Extra fiscal headroom resulting from higher inflation will not provide any space for tax cuts, according to a report by the Resolution Foundation. The report, released today, comes ahead of British Finance Minister Jeremy Hunt’s Autumn Statement on November 22. Hunt has faced pressure from members of his Conservative party to reduce taxes before the expected national election next year. However, the government has cited the aim of halving inflation and rising debt servicing costs as reasons for not being able to implement tax cuts.
The Resolution Foundation’s analysis indicates that higher tax receipts and lower borrowing, both due to sticky inflation, would increase Britain’s fiscal headroom by £13 billion ($16.09 billion). However, the report argues that this increase is based on “implausible” public spending plans. James Smith, research director at the Resolution Foundation, stated that this illusion of extra fiscal flexibility is founded on the idea that higher inflation will boost tax revenues without causing an increase in spending on public services.
The Bank of England predicts that Britain’s high inflation will only return to its 2% target by the end of 2025, approximately six months later than previously forecasted. This elevated inflation is already impacting public spending. The Resolution Foundation highlights that recently agreed public sector pay settlements would absorb the fiscal headroom, but government plans have not been adjusted to reflect this. The think tank also warns that public spending will need to increase beyond current projections in order to safeguard the budgets of certain ministries in real terms over the coming years.

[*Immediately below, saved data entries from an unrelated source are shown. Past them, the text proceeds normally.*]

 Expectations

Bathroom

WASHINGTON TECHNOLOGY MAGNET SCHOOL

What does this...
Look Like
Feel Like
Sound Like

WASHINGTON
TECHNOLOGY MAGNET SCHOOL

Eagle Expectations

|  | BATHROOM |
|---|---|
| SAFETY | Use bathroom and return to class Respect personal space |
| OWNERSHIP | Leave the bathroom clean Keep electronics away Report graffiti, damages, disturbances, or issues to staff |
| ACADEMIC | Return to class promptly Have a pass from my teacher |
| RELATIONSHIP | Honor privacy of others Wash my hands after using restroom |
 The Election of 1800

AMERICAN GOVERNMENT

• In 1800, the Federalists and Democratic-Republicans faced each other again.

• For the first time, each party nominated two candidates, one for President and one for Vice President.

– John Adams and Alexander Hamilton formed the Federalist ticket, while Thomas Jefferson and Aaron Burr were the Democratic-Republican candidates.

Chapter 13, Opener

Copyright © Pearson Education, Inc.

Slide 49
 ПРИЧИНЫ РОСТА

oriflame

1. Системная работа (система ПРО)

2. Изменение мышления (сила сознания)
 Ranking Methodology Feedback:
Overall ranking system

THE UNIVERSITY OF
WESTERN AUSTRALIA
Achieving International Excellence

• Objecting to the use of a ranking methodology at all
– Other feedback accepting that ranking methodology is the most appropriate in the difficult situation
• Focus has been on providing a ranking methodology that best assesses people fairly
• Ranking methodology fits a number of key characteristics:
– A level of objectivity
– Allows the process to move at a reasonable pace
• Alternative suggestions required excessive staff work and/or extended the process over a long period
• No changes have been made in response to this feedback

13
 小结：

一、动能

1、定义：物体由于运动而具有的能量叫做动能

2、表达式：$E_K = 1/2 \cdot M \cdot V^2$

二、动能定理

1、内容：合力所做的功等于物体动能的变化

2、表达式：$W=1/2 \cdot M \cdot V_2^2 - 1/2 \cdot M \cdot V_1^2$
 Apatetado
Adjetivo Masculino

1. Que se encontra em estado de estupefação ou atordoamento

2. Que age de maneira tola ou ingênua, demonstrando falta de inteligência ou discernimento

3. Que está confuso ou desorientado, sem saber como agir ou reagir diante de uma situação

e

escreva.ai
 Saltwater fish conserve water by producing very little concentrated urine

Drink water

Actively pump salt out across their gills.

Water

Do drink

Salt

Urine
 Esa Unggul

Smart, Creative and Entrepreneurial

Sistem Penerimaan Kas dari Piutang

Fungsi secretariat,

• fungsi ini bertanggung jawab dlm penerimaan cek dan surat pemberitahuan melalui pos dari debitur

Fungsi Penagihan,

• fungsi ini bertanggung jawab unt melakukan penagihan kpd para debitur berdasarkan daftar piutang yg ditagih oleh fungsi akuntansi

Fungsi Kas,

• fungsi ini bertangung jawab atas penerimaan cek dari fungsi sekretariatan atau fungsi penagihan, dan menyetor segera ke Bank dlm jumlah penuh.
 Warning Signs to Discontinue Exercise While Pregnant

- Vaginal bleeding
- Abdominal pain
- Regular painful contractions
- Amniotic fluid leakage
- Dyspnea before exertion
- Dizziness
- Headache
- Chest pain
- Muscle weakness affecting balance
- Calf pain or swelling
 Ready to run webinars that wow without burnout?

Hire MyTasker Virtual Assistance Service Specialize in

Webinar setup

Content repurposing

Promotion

James Smith emphasized that it is becoming increasingly evident that the spending plans outlined for after the next election will not be achievable. These findings call into question the feasibility of implementing significant tax cuts, as some members of the Conservative party have been advocating for. With the Autumn Statement just a few weeks away, all eyes will be on Finance Minister Jeremy Hunt as he presents the government’s fiscal update.